** Set exercise **
Write each line word for word, from the line that contains "In the captured" through the last line of the material below.
*-*-*
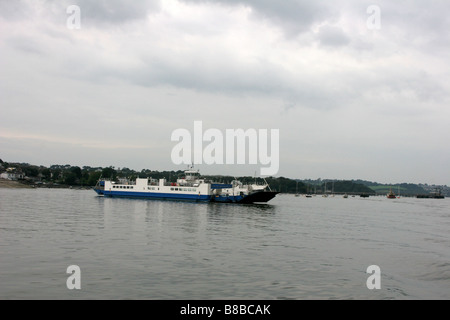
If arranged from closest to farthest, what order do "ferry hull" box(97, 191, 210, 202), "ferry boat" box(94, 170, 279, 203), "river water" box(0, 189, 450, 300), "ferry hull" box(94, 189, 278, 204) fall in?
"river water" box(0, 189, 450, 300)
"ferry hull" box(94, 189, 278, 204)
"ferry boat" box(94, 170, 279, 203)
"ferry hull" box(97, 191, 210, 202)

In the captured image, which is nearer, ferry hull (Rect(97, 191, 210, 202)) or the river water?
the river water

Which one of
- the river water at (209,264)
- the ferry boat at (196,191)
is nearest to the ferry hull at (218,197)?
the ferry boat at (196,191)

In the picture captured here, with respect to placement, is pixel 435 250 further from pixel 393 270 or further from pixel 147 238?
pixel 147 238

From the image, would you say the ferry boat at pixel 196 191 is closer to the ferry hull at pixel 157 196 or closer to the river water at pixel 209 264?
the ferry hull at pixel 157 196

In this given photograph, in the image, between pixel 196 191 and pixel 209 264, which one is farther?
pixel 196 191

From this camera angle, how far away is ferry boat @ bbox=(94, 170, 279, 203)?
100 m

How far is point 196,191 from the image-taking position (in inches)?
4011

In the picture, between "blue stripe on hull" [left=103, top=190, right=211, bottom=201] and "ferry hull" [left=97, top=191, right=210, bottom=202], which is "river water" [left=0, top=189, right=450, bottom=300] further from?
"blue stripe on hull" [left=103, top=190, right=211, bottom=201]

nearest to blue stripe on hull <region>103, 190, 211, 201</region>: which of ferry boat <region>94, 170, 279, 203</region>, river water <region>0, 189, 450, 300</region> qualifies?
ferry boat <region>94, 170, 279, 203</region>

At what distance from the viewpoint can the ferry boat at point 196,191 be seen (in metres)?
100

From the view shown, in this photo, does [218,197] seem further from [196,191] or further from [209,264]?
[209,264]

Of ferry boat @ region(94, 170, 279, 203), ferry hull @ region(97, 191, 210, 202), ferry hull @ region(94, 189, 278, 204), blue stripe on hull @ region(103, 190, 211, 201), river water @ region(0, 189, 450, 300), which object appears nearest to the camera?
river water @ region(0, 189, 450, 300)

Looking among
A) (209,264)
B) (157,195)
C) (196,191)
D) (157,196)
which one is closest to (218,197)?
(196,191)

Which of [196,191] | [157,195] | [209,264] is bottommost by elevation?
*-*-*
** Solution for this problem **
In the captured image, which is nearer, ferry hull (Rect(97, 191, 210, 202)) or the river water?
the river water

Which one of
- the river water at (209,264)
- the ferry boat at (196,191)
is nearest to the ferry hull at (218,197)?
the ferry boat at (196,191)

In the picture captured here, with respect to placement, is pixel 435 250 further from pixel 393 270 or further from pixel 147 238?
pixel 147 238

From the image, would you say the ferry boat at pixel 196 191 is closer to the ferry hull at pixel 157 196 or closer to the river water at pixel 209 264?
the ferry hull at pixel 157 196

In this given photograph, in the image, between pixel 196 191 and pixel 209 264, which one is farther?
pixel 196 191

From this camera angle, how far away is ferry boat @ bbox=(94, 170, 279, 203)?
100 m

How far is point 196,191 from the image-taking position (in inches)?
4011

In the picture, between "blue stripe on hull" [left=103, top=190, right=211, bottom=201] and "ferry hull" [left=97, top=191, right=210, bottom=202], which is "river water" [left=0, top=189, right=450, bottom=300] further from?
"blue stripe on hull" [left=103, top=190, right=211, bottom=201]

nearest to blue stripe on hull <region>103, 190, 211, 201</region>: which of ferry boat <region>94, 170, 279, 203</region>, river water <region>0, 189, 450, 300</region> qualifies?
ferry boat <region>94, 170, 279, 203</region>

At what distance from the viewpoint can the ferry boat at point 196,191 be seen (in metres)?
100

From the view shown, in this photo, does [218,197] seem further from [196,191] or further from [209,264]?
[209,264]

Of ferry boat @ region(94, 170, 279, 203), ferry hull @ region(97, 191, 210, 202), ferry hull @ region(94, 189, 278, 204), blue stripe on hull @ region(103, 190, 211, 201), river water @ region(0, 189, 450, 300), which object appears nearest to the camera?
river water @ region(0, 189, 450, 300)

Looking among
A) (209,264)
B) (157,195)
C) (196,191)
D) (157,196)
which one is closest to (218,197)?
(196,191)

Which of [196,191] | [157,195] | [209,264] is bottommost by elevation?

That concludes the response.